FAQ - SPFPL : gérant ou président
La différence principale est statutaire : le gérant existe en SARL, le président en SAS. Le régime social qui en découle change la donne au quotidien. Gérant majoritaire de SPFPL SARL = TNS, charges allégées mais protection sociale plus limitée. Président de SPFPL SAS = assimilé-salarié, fiche de paie, charges plus lourdes mais protection sociale étendue. Le choix dépend surtout de la forme de votre SELARL ou SELAS d’exercice.
Le régime social du dirigeant SPFPL dépend de la forme et de la part de capital détenue. Gérant majoritaire SARL = TNS, cotisations URSSAF + caisse autonome (CARMF, CARCDSF). Président SAS ou gérant minoritaire SARL = régime général assimilé-salarié. Pour un praticien déjà affilié à sa caisse au titre de la SEL d’exercice, le mandat SPFPL non rémunéré n’ajoute généralement pas de cotisations supplémentaires significatives, hors plancher minimum dans certains cas.
Dans la grande majorité des cas, le dirigeant d’une SPFPL ne se rémunère pas ou très peu. La logique d’une holding patrimoniale est de capitaliser les dividendes remontés de la SEL d’exercice sous régime mère-fille avec exonération de 95 %, pas de générer un salaire de gérance. Si une mission opérationnelle justifie une rémunération, une convention de prestations de services entre SPFPL et SEL est généralement plus efficace qu’un salaire de président chargé.

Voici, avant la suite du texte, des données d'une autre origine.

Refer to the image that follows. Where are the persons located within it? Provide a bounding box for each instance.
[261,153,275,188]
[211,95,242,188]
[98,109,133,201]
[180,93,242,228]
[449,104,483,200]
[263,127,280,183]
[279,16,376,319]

L’article 62 du CGI s’applique au gérant majoritaire d’une SPFPL constituée en SARL et soumise à l’impôt sur les sociétés. Sa rémunération est imposée à l’impôt sur le revenu dans la catégorie des traitements et salaires, après déduction des cotisations obligatoires et de la déduction forfaitaire de 10 % ou des frais réels. Pour le président de SPFPL SAS, le régime classique des salaires s’applique sans particularité. La référence officielle reste le BOFiP.
Pour les SPFPL de professions médicales (médecins, chirurgiens-dentistes, kinésithérapeutes, infirmiers), la réponse est non. Le dirigeant doit être un professionnel en exercice de la profession concernée, inscrit au tableau de l’Ordre. La SPFPL chirurgien-dentiste et la SPFPL médecin libéral suivent strictement cette règle, confirmée par l’ordonnance 2023-77 entrée en vigueur le 1er septembre 2024.